My smoke for that evening was the Micallef Mata Fina.  I love the flavor of that Brazilian wrapper and Nicaraguan binder and filler.  This is a cigar that I enjoy at home and when I’m out. The Mata Fina is also a more budget-friendly smoke compared to some of the other sticks in my humidor. 
The picture was taken at my favorite cigar bar. They make a great old fashioned, which pairs nicely with a good smoke.  I’ve smoked a lot of these cigars, okay, and I’ve also drunk a lot of old fashioneds.

At some point, I realized that my view of the world had changed.
Things that used to make me upset, or situations at work where I’d historically get upset about something, I just couldn’t do it anymore.   While I realized that I had to be intentional about how I invested my limited emotional energy, the truth is, a lot of things that used to piss me off, just didn’t matter to me at the same level anymore. 

It was as if my meter had been recalibrated, and things that used to be a 7 or 8 or 9 on the piss-me-off-o-meter, now were more like a solid 4.  And there isn’t much reason to get upset about a 4.   It wasn’t that I stopped caring, and I want to be clear about that point.  

I love the work that I do, my living son, my wife and marriage, the life that I have, and the people that I know.  I feel fortunate to call some amazing people by the title of “friend.” And when they hurt, it touches me deeply.  

But my emotional response to day-to-day issues has changed.  It diminished, and in some cases, ceases to exist.  Moreover, I just don’t view most problems as being big enough to justify my getting upset.

And at some level, about some issues, it is a case of “fuck it, I don’t care.”  In those cases, I wonder why I ever got upset about those things in the first place. 

I remember the first time this happened was at work; it was maybe a year after my son passed away. A vendor had messed something up.  One of my employees was standing in the doorway of my office, arms flapping, voice yelling, telling me how everything was screwed up, and they were going to get to the bottom of it.  

I wish I could paint a better picture for you, but my words are failing me.  Trust me when I say that the moment was surreal.  Yelling, anger, and this profound commitment to rip this vendor a new fecal orifice.  And all I could think was, “Fuck you, my kid’s dead.  I don’t have it in me to get upset about this.  Fix it and let me know when it’s done.”

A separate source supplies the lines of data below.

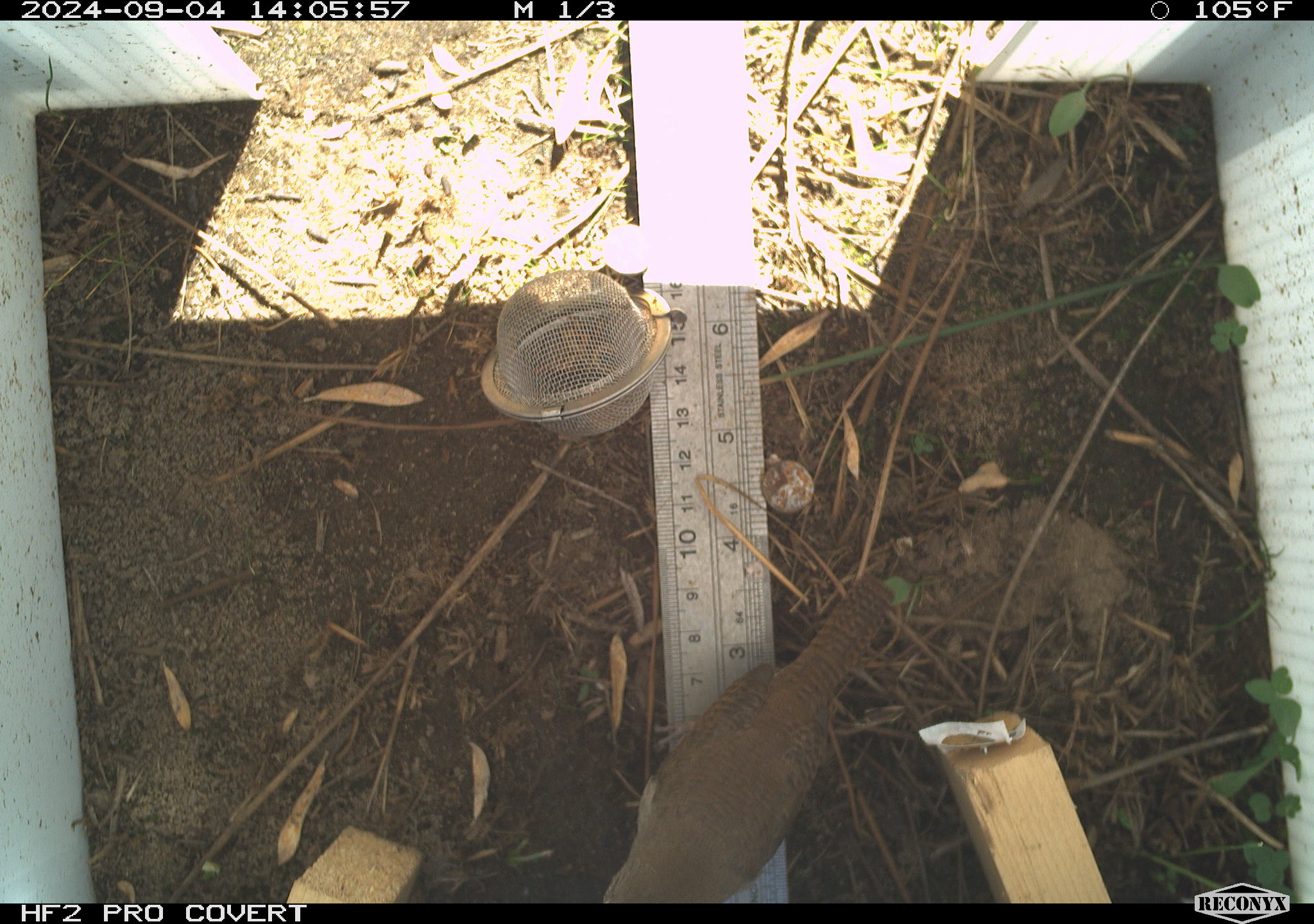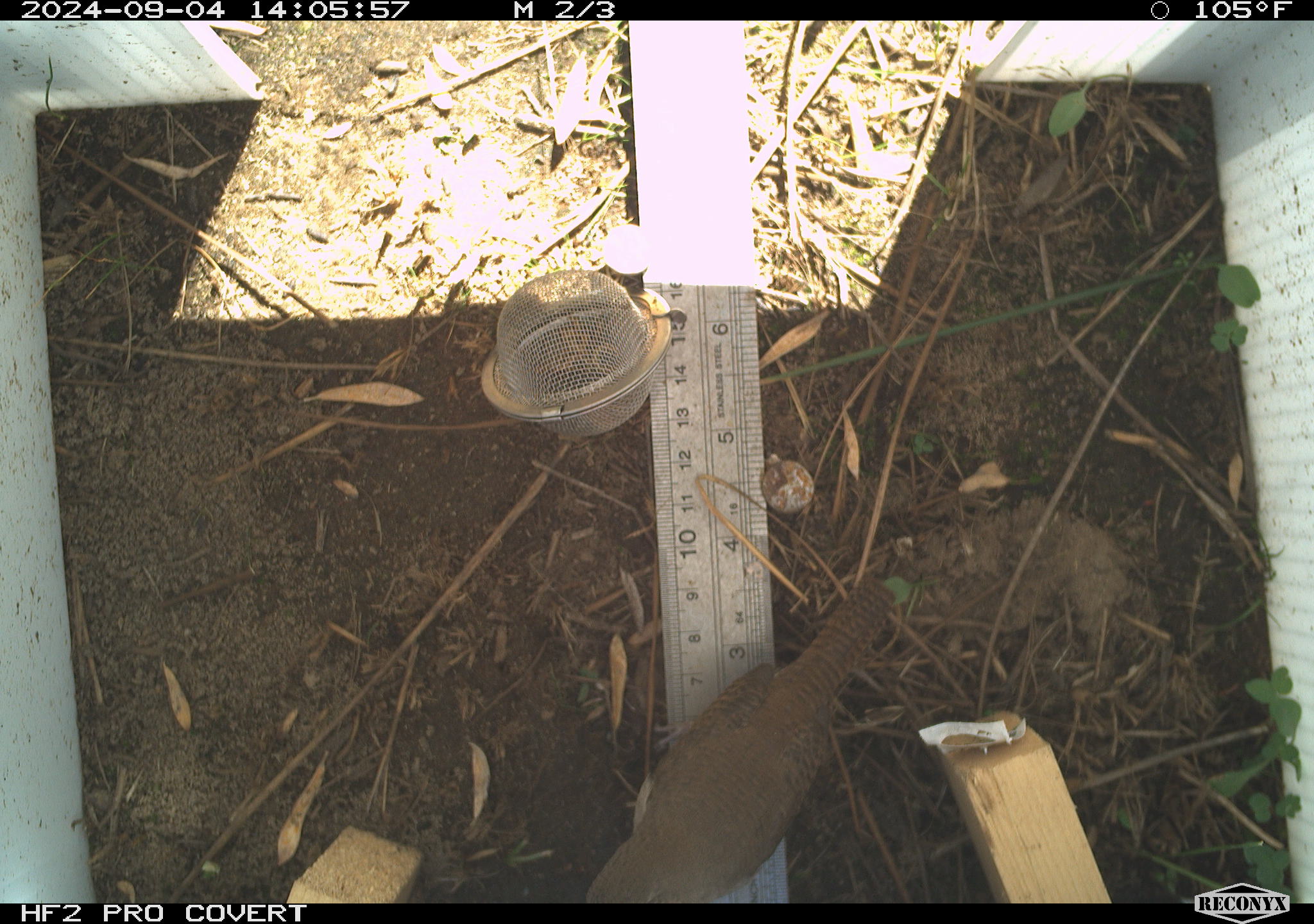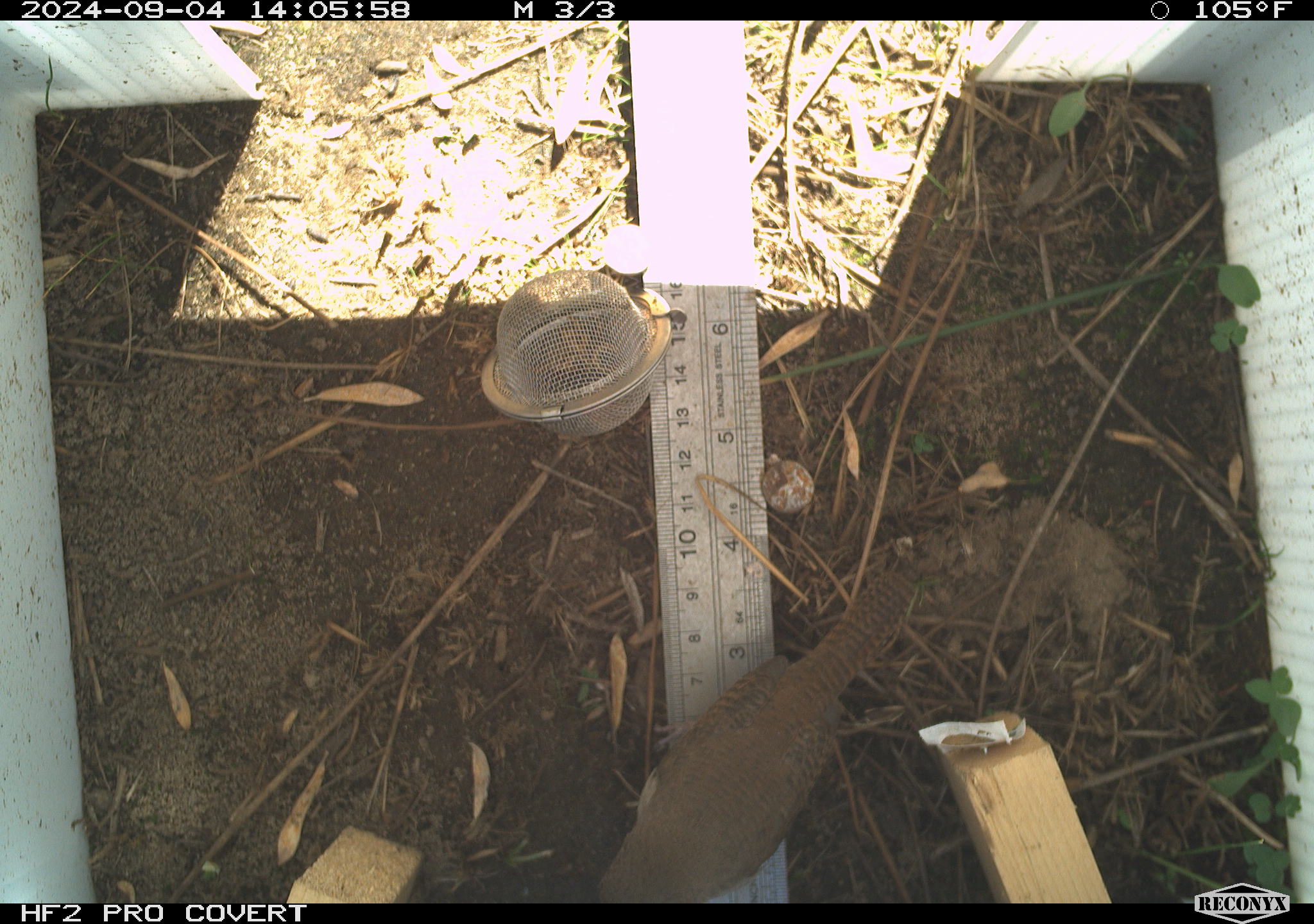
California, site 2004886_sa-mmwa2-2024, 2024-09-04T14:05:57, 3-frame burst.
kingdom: Animalia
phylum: Chordata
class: Aves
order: Passeriformes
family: Troglodytidae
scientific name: Troglodytidae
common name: wren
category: troglodytidae family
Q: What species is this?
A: Troglodytidae family (wren) (Troglodytidae).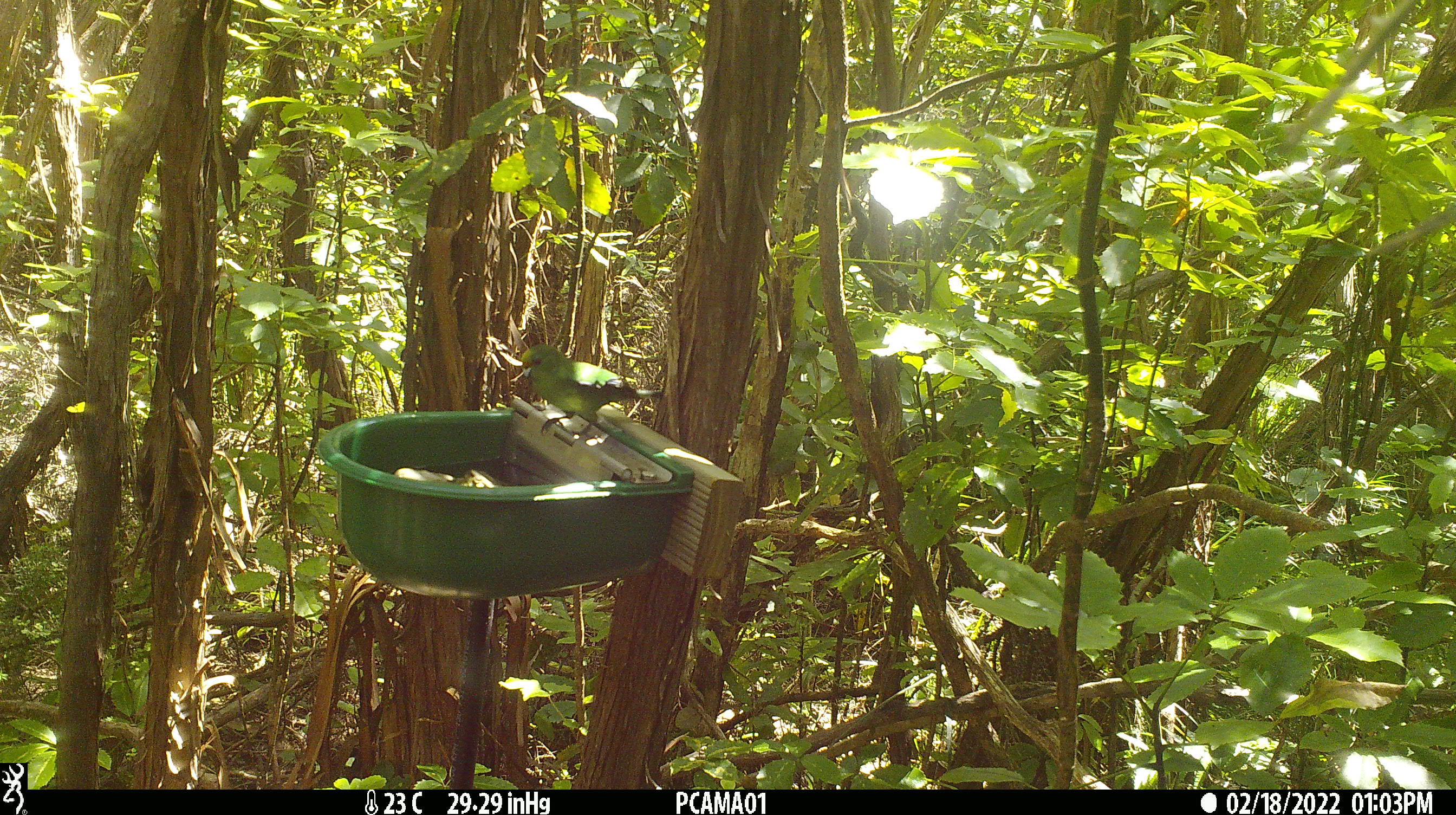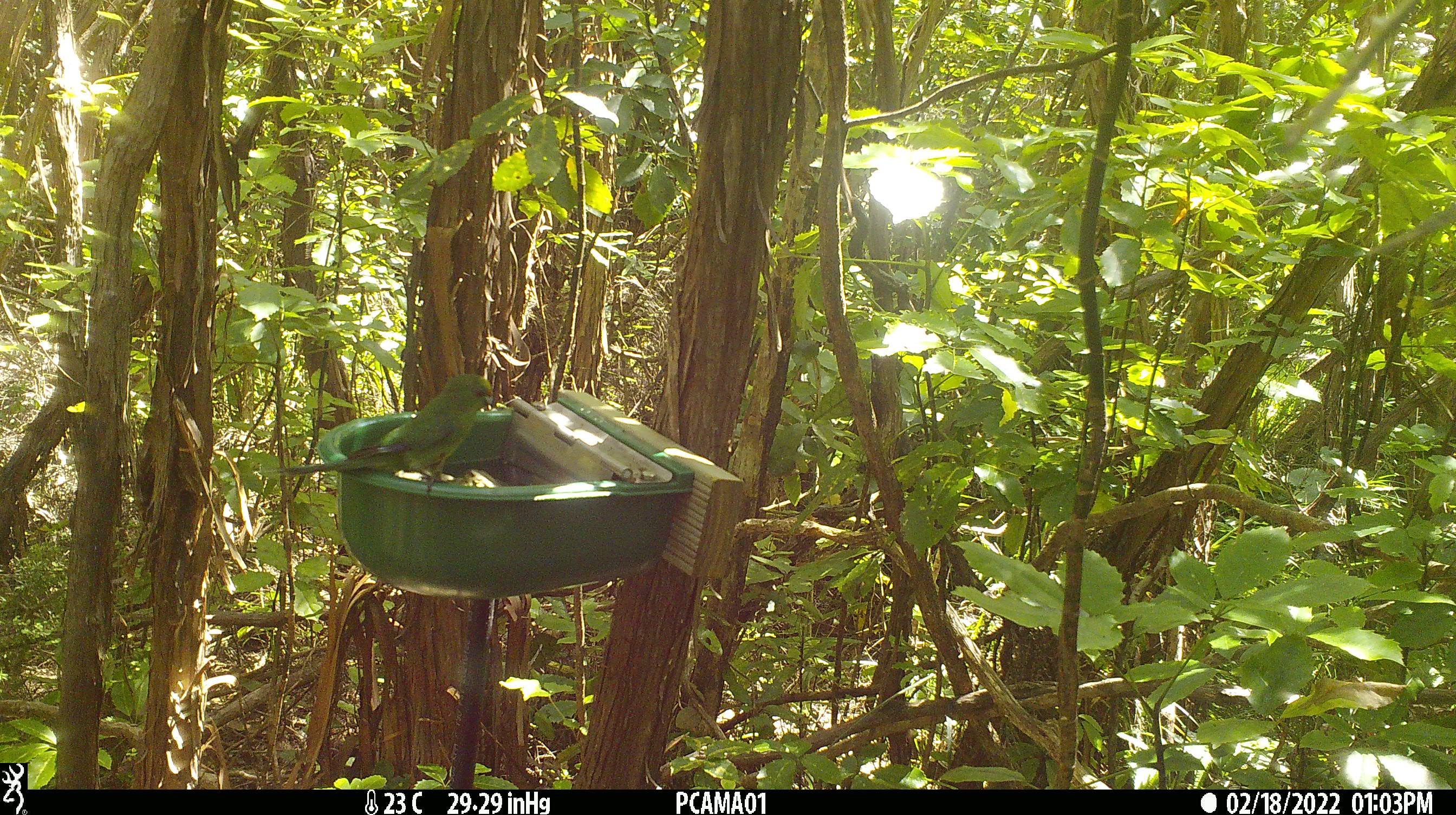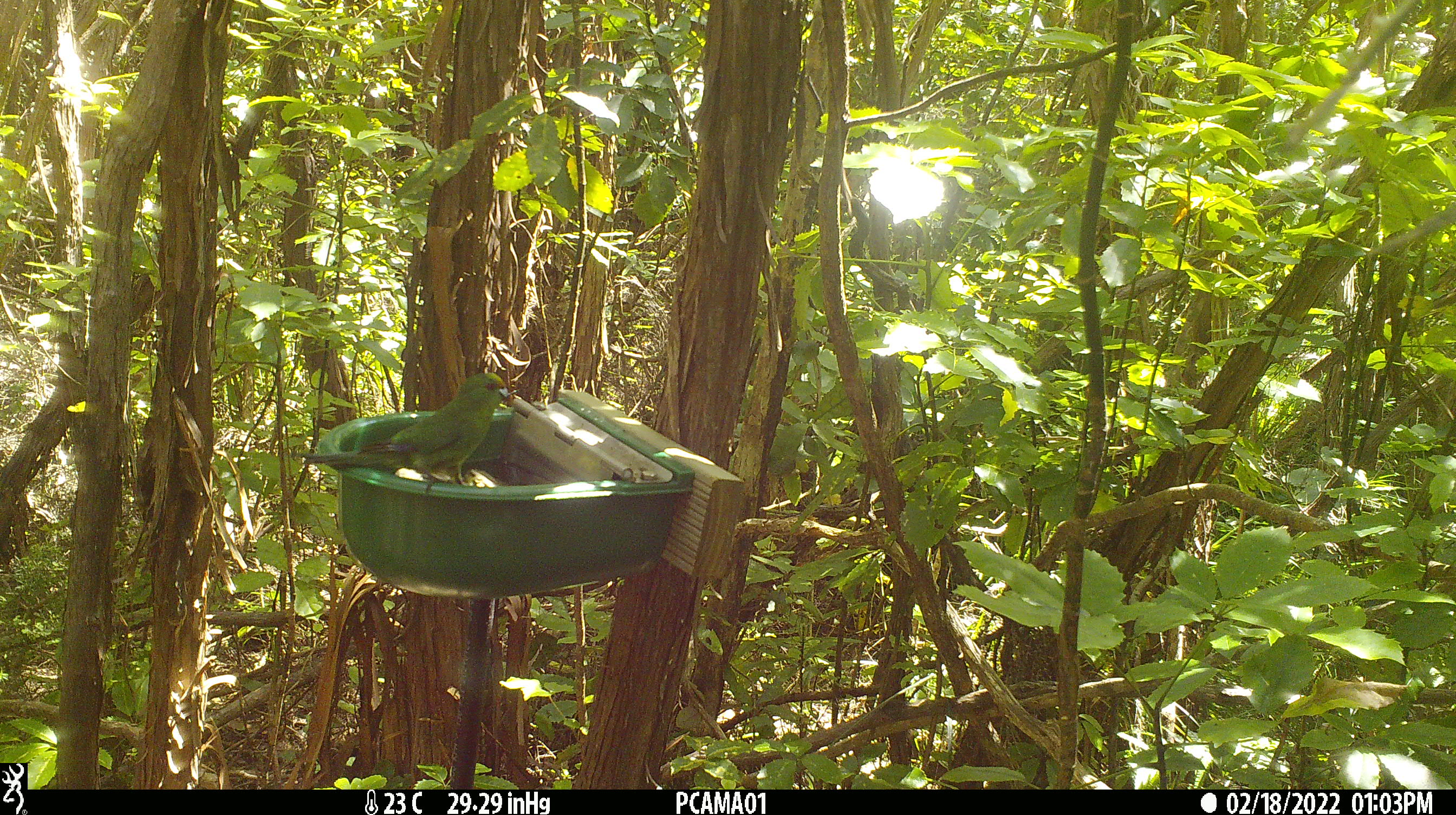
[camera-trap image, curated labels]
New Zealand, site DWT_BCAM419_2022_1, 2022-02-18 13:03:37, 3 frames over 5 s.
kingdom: Animalia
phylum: Chordata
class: Aves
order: Psittaciformes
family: Psittaculidae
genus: Cyanoramphus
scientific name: Cyanoramphus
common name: parakeet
Parakeet (Cyanoramphus).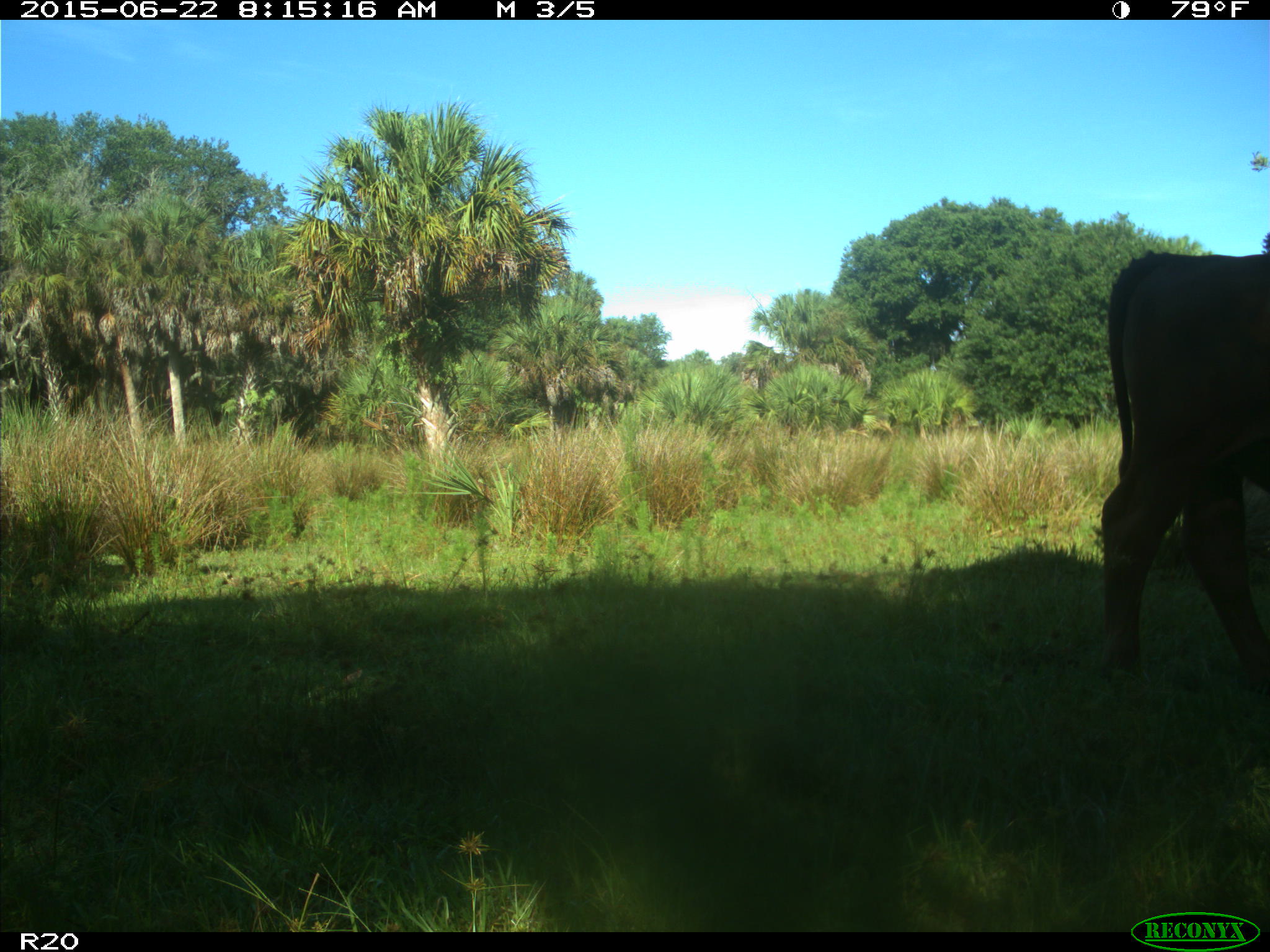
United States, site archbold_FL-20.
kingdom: Animalia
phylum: Chordata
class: Mammalia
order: Artiodactyla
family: Bovidae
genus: Bos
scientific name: Bos taurus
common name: domestic cow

Now to be fair, the vendor made a dumb mistake; they were wrong, and it was this person’s job to fix that issue.  I don’t remember how I responded to the employee, but I remember saying something like, “Sounds like you are on top of it.  Let me know if you need my help with anything,” which is a lot more professional than what I was actually thinking.
 
But, at that moment, I realized how much my world had changed, because in the months before I would have been upset too.  I would have jumped into the fray, ready to go. 

But, that day, that same problem seemed so small, so easily resolved, so meager.  Also, on that day, when no amount of yelling, arms flapping, or bitching would bring back my dead son, the futility and arrogance of those same actions were almost comical to witness.

I think when you lose a child, you gain a perspective into how small most of the problems that we deal with really are.  It isn’t that you stop caring, but you recognize that some things just aren’t as important as you thought they were.  Solve it, fix it, get the job done, let me know if you need my help, but I’m not willing to invest that type of energy into getting upset anymore.
 
Now, let me be clear.  There are still plenty of things that piss me off, just not nearly as many as there were before. And most now feel like temporary annoyances as opposed to actual issues.  

And, because I’m investing less of my energy on stuff that doesn’t matter, I’m in a better place to enjoy the things that do.